Le Sacre

Chapitre 8 : LA PRINCESSE DES TUNNELS III

4184 mots, Catégorie: G

Dernière mise à jour 03/10/2015 17:23

LA PRINCESSE DES TUNNELS III

 

    Sahane se réveilla en sursaut, le bruit de l’explosion résonnant toujours dans ses oreilles. Elle entendait aussi quelqu’un crier son nom mais la voix s’effaça de son esprit avant qu’elle n’ait le temps de la reconnaître.

    En sueur, la respiration saccadée, elle se tourna sur la gauche pour constater que l’autre lit de la chambre était vide. Elle crut que son cœur allait manquer un battement.

    « PLUME ! »

    La porte de la salle de bain claqua violemment contre le mur alors que le chat volant la passait en trombe. Il avait encore sa brosse à dents dans la main, son regard fouillant en un instant toute la chambre à la recherche d’une menace. Finalement, il retomba sur Sahane, curieux.

    « Où est-il ?! » lâcha-t-elle avec plus de hargne qu’elle ne l’aurait voulu en désignant l’autre lit.

    Plume ne semblait pas comprendre ce qui motivait une telle colère, ses petits yeux sombres observèrent un long moment le lit défait avant qu’il ne se décide à répondre à mi-voix.

    « Ben… Il a dit qu’il allait chercher le petit déjeuner. »

    Sahane dut faire appel à tout son sang-froid pour ne pas hurler. D’un seul geste, elle repoussa les draps et attrapa son sac au pied du lit. Manquant d’arracher son pyjama, elle s’empressa d’enfiler les vêtements de ville qu’ils avaient achetés il y a quelques jours ; un jean moulant et un t-shirt informe sur lequel figurait une sorte de cible.

    « Je t’avais dit de ne pas le quitter des yeux. »

    Elle s’efforçait de ne pas se montrer trop méchante avec son ami mais il était difficile de ne pas lui en vouloir pour cette erreur. Plume ne semblait pas comprendre à quel point c’était important, surtout après plus d’une semaine. Il essayait encore de la raisonner.

    « Mais enfin, il va revenir, il a laissé son sac ici. »

    Suivant le regard du chat, elle aperçut en effet le sac-à-dos informe dont il était si fier. Il aurait très bien pu l’abandonner avec tout ce qu’il y avait dedans, il avait déjà prouvé plusieurs fois ses capacités à s’en sortir dans cette région avec presque rien.

    « Ce n’est pas le problème, il faut que… »

    Elle fut coupée dans son élan alors qu’elle faisait le lacet de sa deuxième chaussure par l’ouverture d’une autre porte et l’irruption d’un plateau repas, bientôt suivi d’un bras et de son propriétaire. Grégoire avait lui aussi enfilé des vêtements confortables et classiques, une chemise bleu marine et un pantalon noir. Il avait toujours les cheveux en bataille et sa barbe ne semblait pas avoir poussée depuis une semaine. Son regard sombre tomba sur elle en train de se préparer et elle le vit distinctement froncer les sourcils pendant quelques secondes.

    « Déjà en train de se préparer ? C’est bien, mais d’abord il faut manger. »

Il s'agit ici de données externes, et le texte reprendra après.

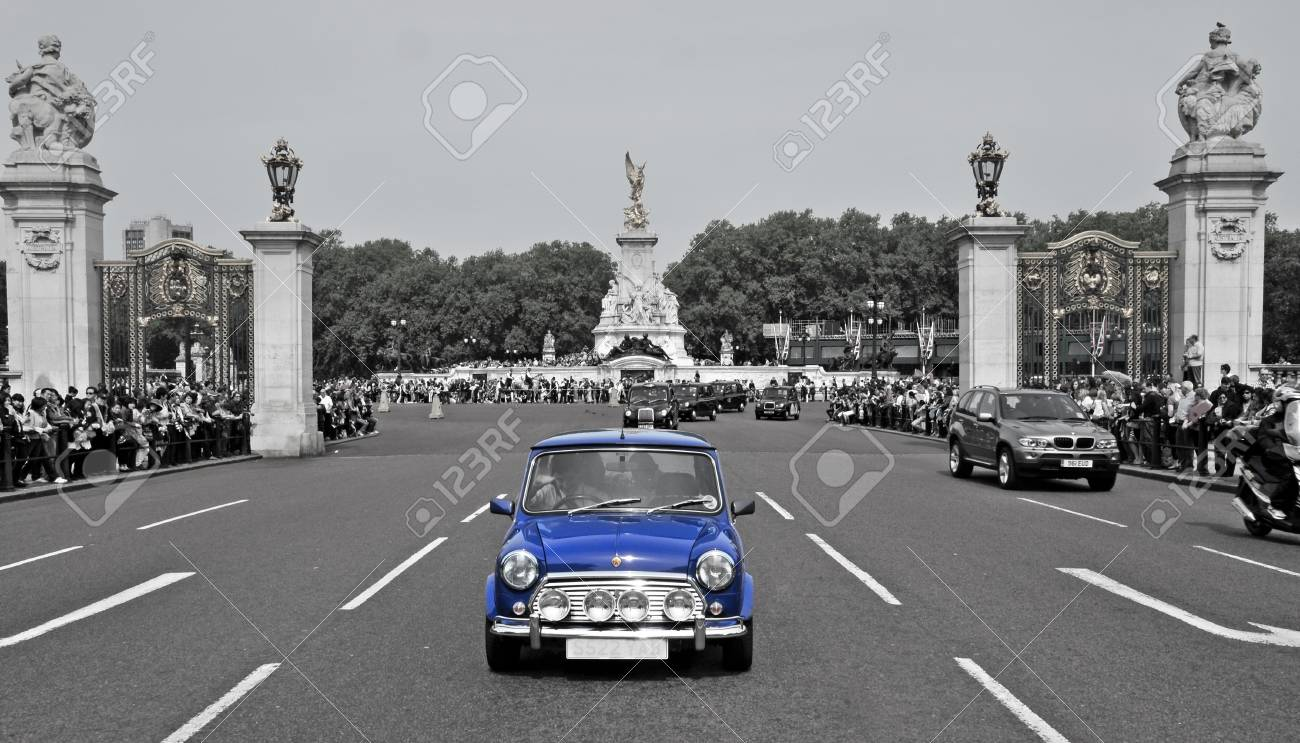 London, United Kingdom - May 6, 2011: Crowd during the Changing of the Guard in Buckingham Palace in London, UK. This is a focal point for the many thousands of tourists who visit London each year. Stock Photo - 9890953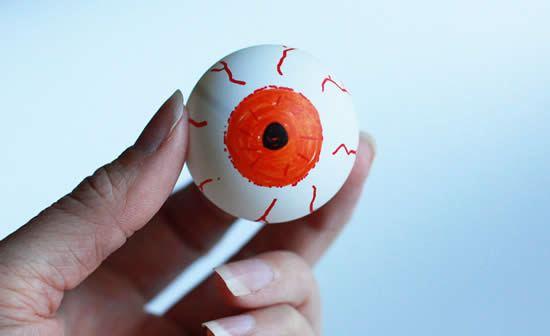 Desenho de olho na bola de ping-pong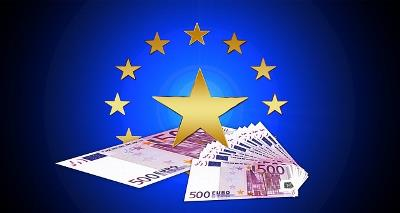 Imagen de billetes de euro sobre símbolo de la Unión Europea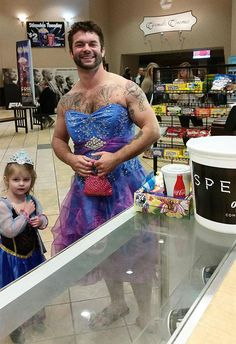 Earlier this week, this photo of Michigan actor Jesse Nagy out to the movies with his niece Izzy popped up on Reddit. | This Little Girl Was Embarrassed To Wear A Princess Dress To The Movies, Her Uncle Didn't Like that - BuzzFeed News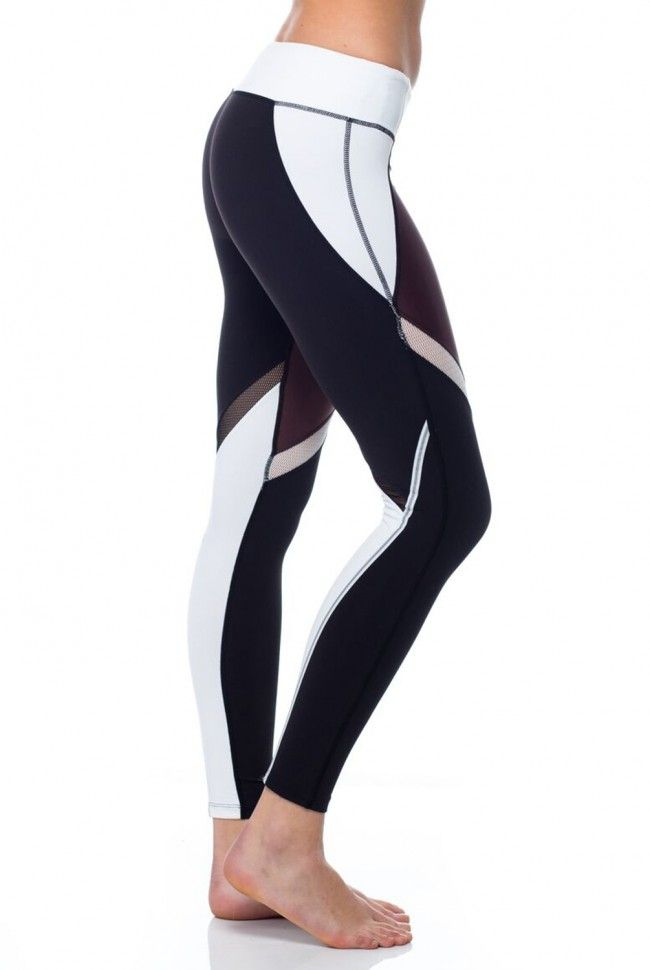 Hit the gym in cutting edge style with the Splits 59 Jordan Tight in Heather Moss Combo. With panels of shimmery silver fabric overlaid with mesh, this legging boosts any ensemble with lustrous style.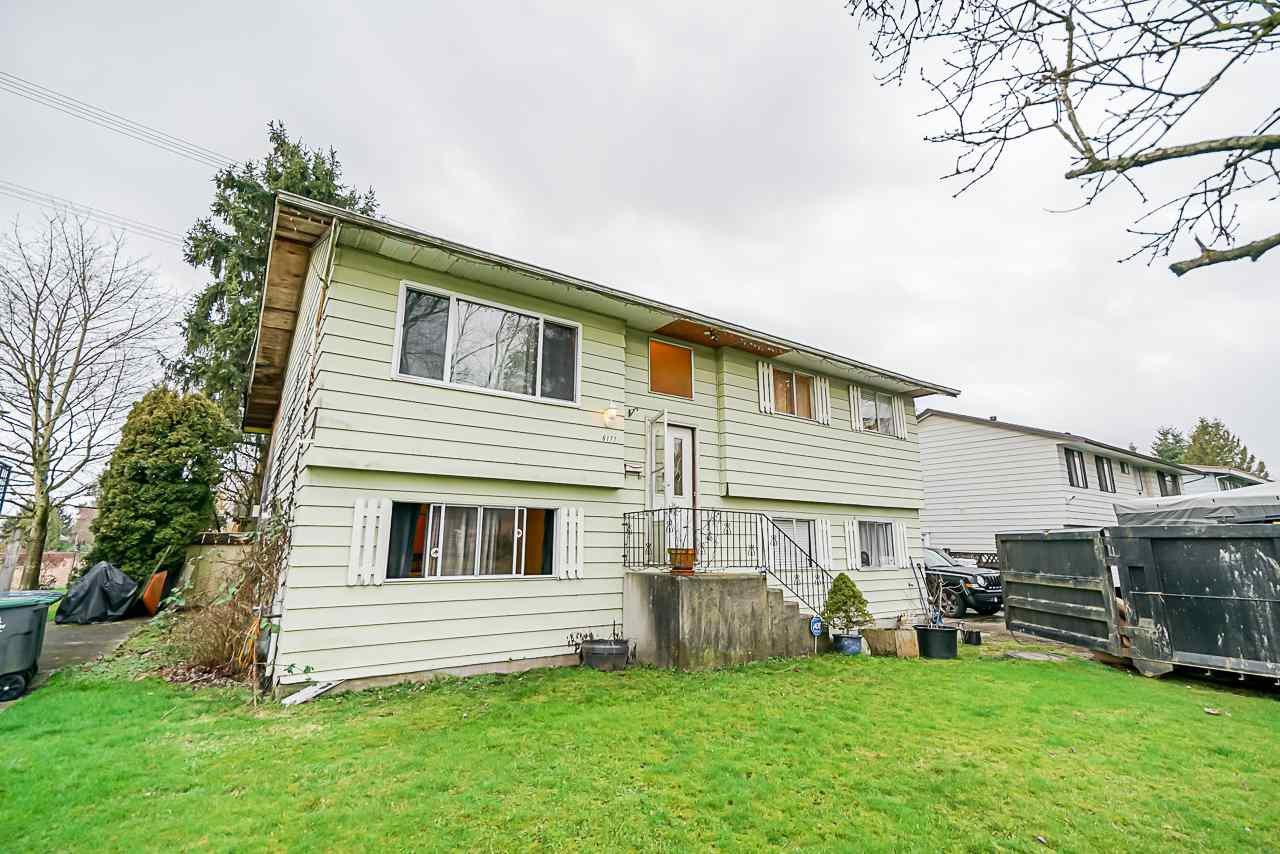 Main Photo: 6177 SUNDANCE Drive in Surrey: Clayton House for sale (Cloverdale)  : MLS®# R2436343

    Il amena le plateau jusqu’à la table qui séparait les deux lits. Sahane ne put s’empêcher de remarquer qu’il l’avait bien garni ; trois bols de céréales remplis jusqu’à l’excès, trois grands verres de ce qui ressemblait à du jus de pomme, une baguette entière, sans compter les divers petits gâteaux qu’il avait empilé là où il y avait de la place. Le petit déjeuner classique de la Capitale de l’Est, mais en très copieux. Pendant un long moment, ils se regardèrent par-dessus la nourriture, sans faire mine de s’en approcher, avant qu’elle ne finisse par murmurer entre ses dents.

    « Tu n’aurais pas dû quitter la chambre sans m’en avertir. »

    Elle le vit lever les yeux au ciel avec un soupir d’exaspération.

    « Ecoute, je sais que tu ne me fais pas confiance mais… »

    La jeune femme sera les poings sur ses genoux à s’en faire blanchir les phalanges, si fort qu’il le vit et se tut au milieu de sa phrase. Bien sûr que je ne te fais pas confiance, s’empêchait-elle de crier. Tu es un meurtrier ! Un tueur ! Un assassin ! Que tu sois un soldat en plus ne fait qu’empirer les choses !

    « Laisse tomber. » lâcha-t-elle pour éviter qu’il ne revienne à l’assaut avec une autre de ses excuses minables.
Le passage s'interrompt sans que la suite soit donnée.